While the PlayStation 5 Pro dominated hardware discussions this week, with leaked specs and investigations into the source of the leak, the Xbox camp has remained silent. Until now.

A new Xbox Dev Kit has been spotted passing certification by the National Radio Research Agency (NRRA) in South Korea, as reported by Xbox News for Koreans. The NRRA certifies all electronic devices to ensure they don't interfere with radio waves. This certification process is crucial, as Xbox has done previously for the Xbox One X and Xbox Series X|S.

The purpose of this new Dev Kit remains a mystery. It could be linked to any number of rumored projects, including the long-awaited Xbox handheld or a disc-less Xbox Series X variant.

An Xbox Series X Pro seems less likely, especially considering recent comments from Microsoft's Sarah Bond.

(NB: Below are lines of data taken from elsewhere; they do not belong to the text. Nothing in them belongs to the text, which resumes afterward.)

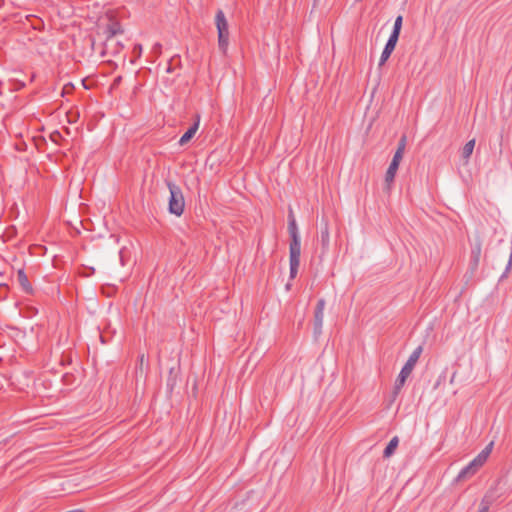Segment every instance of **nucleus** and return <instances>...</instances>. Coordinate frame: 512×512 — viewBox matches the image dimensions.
I'll return each instance as SVG.
<instances>
[{
    "instance_id": "1",
    "label": "nucleus",
    "mask_w": 512,
    "mask_h": 512,
    "mask_svg": "<svg viewBox=\"0 0 512 512\" xmlns=\"http://www.w3.org/2000/svg\"><path fill=\"white\" fill-rule=\"evenodd\" d=\"M289 243V265L290 279H294L298 273L301 256V239L296 221H288Z\"/></svg>"
},
{
    "instance_id": "2",
    "label": "nucleus",
    "mask_w": 512,
    "mask_h": 512,
    "mask_svg": "<svg viewBox=\"0 0 512 512\" xmlns=\"http://www.w3.org/2000/svg\"><path fill=\"white\" fill-rule=\"evenodd\" d=\"M423 352V346L419 345L409 356L408 360L402 367L396 381L394 384L393 394L394 396H397L401 389L403 388L406 379L410 376L412 373L416 363L418 362L421 354Z\"/></svg>"
},
{
    "instance_id": "3",
    "label": "nucleus",
    "mask_w": 512,
    "mask_h": 512,
    "mask_svg": "<svg viewBox=\"0 0 512 512\" xmlns=\"http://www.w3.org/2000/svg\"><path fill=\"white\" fill-rule=\"evenodd\" d=\"M215 25L218 33V47L225 55L229 46V25L221 9H219L215 15Z\"/></svg>"
},
{
    "instance_id": "4",
    "label": "nucleus",
    "mask_w": 512,
    "mask_h": 512,
    "mask_svg": "<svg viewBox=\"0 0 512 512\" xmlns=\"http://www.w3.org/2000/svg\"><path fill=\"white\" fill-rule=\"evenodd\" d=\"M167 186L170 192L169 212L176 216H181L185 208V200L181 188L175 183L169 181Z\"/></svg>"
},
{
    "instance_id": "5",
    "label": "nucleus",
    "mask_w": 512,
    "mask_h": 512,
    "mask_svg": "<svg viewBox=\"0 0 512 512\" xmlns=\"http://www.w3.org/2000/svg\"><path fill=\"white\" fill-rule=\"evenodd\" d=\"M325 300L319 299L314 312V334L316 336L320 335L322 332L323 320H324V309H325Z\"/></svg>"
},
{
    "instance_id": "6",
    "label": "nucleus",
    "mask_w": 512,
    "mask_h": 512,
    "mask_svg": "<svg viewBox=\"0 0 512 512\" xmlns=\"http://www.w3.org/2000/svg\"><path fill=\"white\" fill-rule=\"evenodd\" d=\"M480 468L477 467V465L471 461L468 465H466L464 468L461 469V471L458 473L457 477H456V482H462L466 479H469L471 478L472 476H474L477 471L479 470Z\"/></svg>"
},
{
    "instance_id": "7",
    "label": "nucleus",
    "mask_w": 512,
    "mask_h": 512,
    "mask_svg": "<svg viewBox=\"0 0 512 512\" xmlns=\"http://www.w3.org/2000/svg\"><path fill=\"white\" fill-rule=\"evenodd\" d=\"M398 40L392 37L388 38V41L386 42V45L382 51L380 60H379V66H382L385 64V62L389 59L390 55L394 51L396 44Z\"/></svg>"
},
{
    "instance_id": "8",
    "label": "nucleus",
    "mask_w": 512,
    "mask_h": 512,
    "mask_svg": "<svg viewBox=\"0 0 512 512\" xmlns=\"http://www.w3.org/2000/svg\"><path fill=\"white\" fill-rule=\"evenodd\" d=\"M320 242L323 250H327L330 244L329 225L326 218L321 219Z\"/></svg>"
},
{
    "instance_id": "9",
    "label": "nucleus",
    "mask_w": 512,
    "mask_h": 512,
    "mask_svg": "<svg viewBox=\"0 0 512 512\" xmlns=\"http://www.w3.org/2000/svg\"><path fill=\"white\" fill-rule=\"evenodd\" d=\"M494 442H490L472 461L481 468L492 452Z\"/></svg>"
},
{
    "instance_id": "10",
    "label": "nucleus",
    "mask_w": 512,
    "mask_h": 512,
    "mask_svg": "<svg viewBox=\"0 0 512 512\" xmlns=\"http://www.w3.org/2000/svg\"><path fill=\"white\" fill-rule=\"evenodd\" d=\"M17 281L21 286L22 290L27 294L33 293V287L28 280V277L23 269L17 271Z\"/></svg>"
},
{
    "instance_id": "11",
    "label": "nucleus",
    "mask_w": 512,
    "mask_h": 512,
    "mask_svg": "<svg viewBox=\"0 0 512 512\" xmlns=\"http://www.w3.org/2000/svg\"><path fill=\"white\" fill-rule=\"evenodd\" d=\"M406 136L403 135L399 142H398V146H397V150L395 151L394 153V156L392 158V161L391 163H394L396 166L399 167V164L403 158V154H404V151H405V147H406Z\"/></svg>"
},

During a business update, Bond hinted at a new device reveal this holiday season, separate from a next-generation console.

While some fans clamor for an Xbox Pro to handle demanding titles like the upcoming Grand Theft Auto 6 at 60 FPS, others are less enthusiastic. After all, with no confirmed PC release for GTA 6, the Xbox Pro would be the only console offering a high-performance option.

The author leans towards a next-generation console with entirely new technology. Features like the rumored PlayStation 5 Pro's AI upscaling (PSSR) and Microsoft's own potential utilization of RDNA 4.0, AI upscaling, and a brand new CPU are more exciting than a mid-generation refresh.

Open-world behemoths like GTA 6 and Starfield are notoriously CPU-intensive, and current processors like the AMD 3600 (powering the Xbox Series X|S, rumored PS5 Pro, and PS5) struggle to maintain smooth frame rates, especially in demanding areas. Digital Foundry's recent analysis of Starfield further emphasizes the need for a more robust CPU to handle these expansive worlds.

Ultimately, gamers crave a substantial reason to upgrade, especially at a potential price point of $500 or more. A true next-generation console with cutting-edge technology offers a more compelling proposition than a mid-cycle refresh. However, a handheld Xbox would also be a welcome addition!